* _Your task_:
Since only part of the records is wanted, repeat exactly the lines from the one containing "phylum: Chordata" through the last line, both included.

* _Data excerpts_:
● ● ● ●
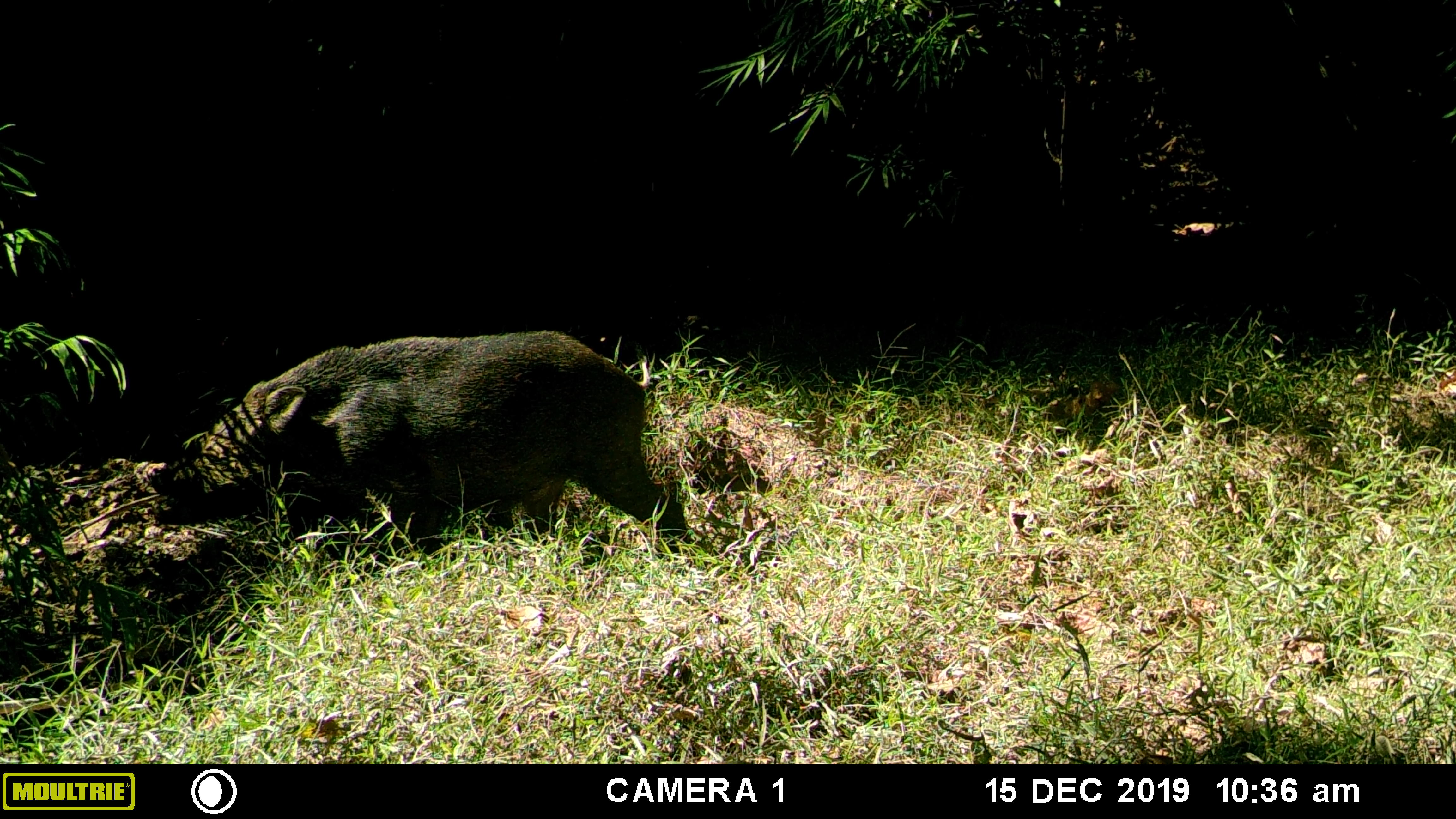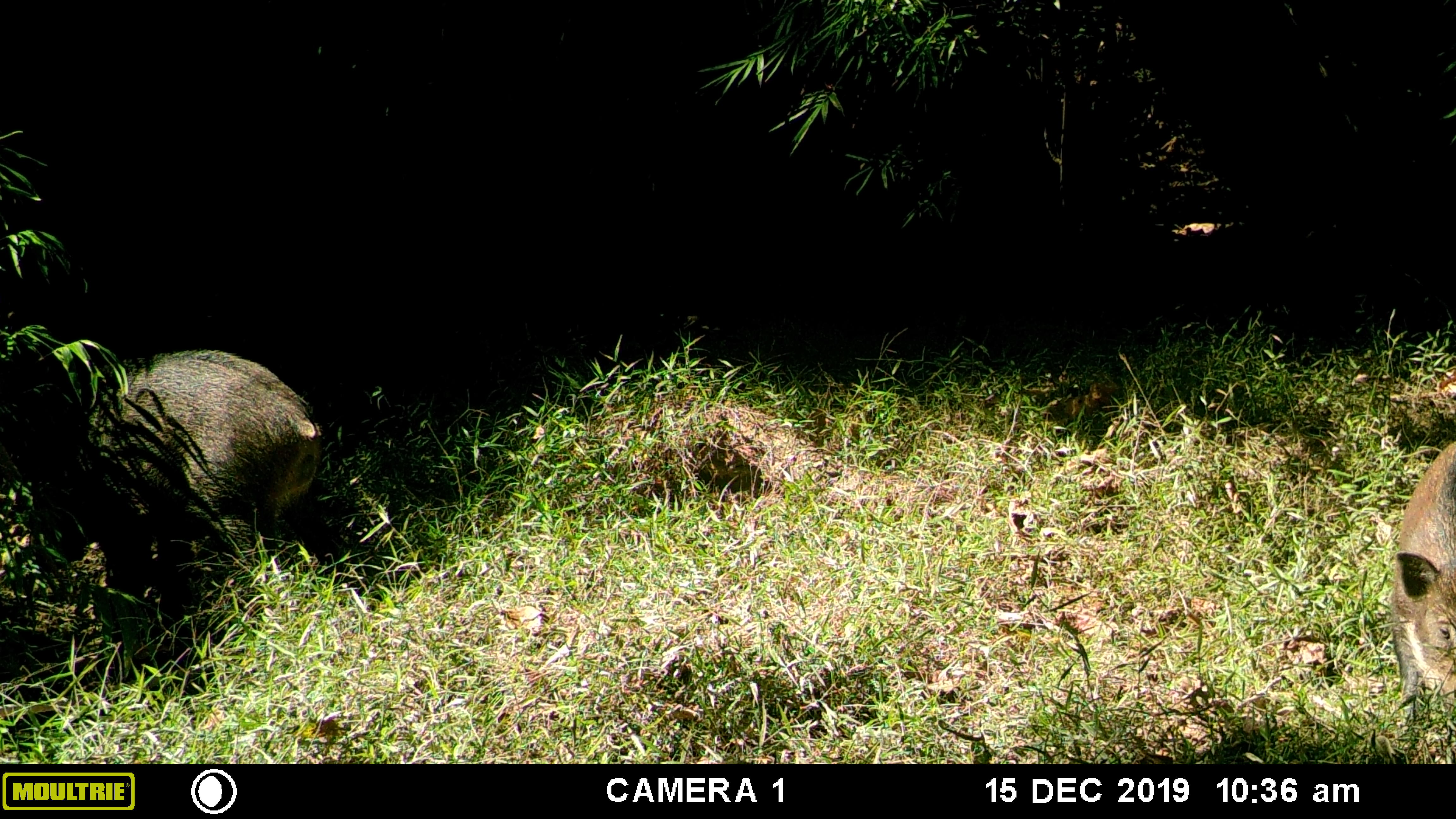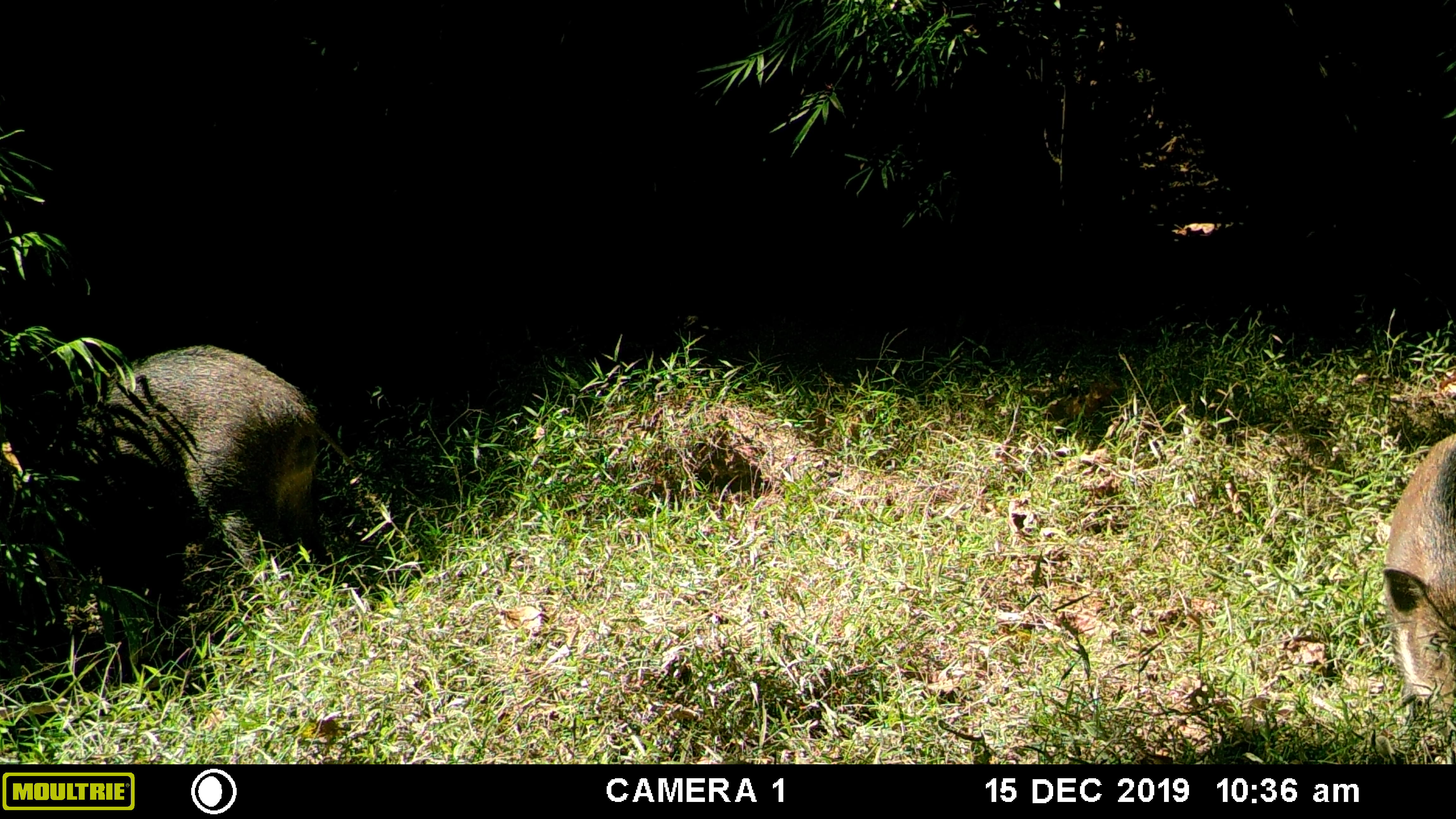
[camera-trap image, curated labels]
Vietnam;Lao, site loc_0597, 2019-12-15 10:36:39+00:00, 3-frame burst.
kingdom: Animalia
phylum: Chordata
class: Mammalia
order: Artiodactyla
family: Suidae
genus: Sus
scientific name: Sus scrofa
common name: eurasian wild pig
● ● ● ●
* _Result of this task_:
phylum: Chordata
class: Mammalia
order: Artiodactyla
family: Suidae
genus: Sus
scientific name: Sus scrofa
common name: eurasian wild pig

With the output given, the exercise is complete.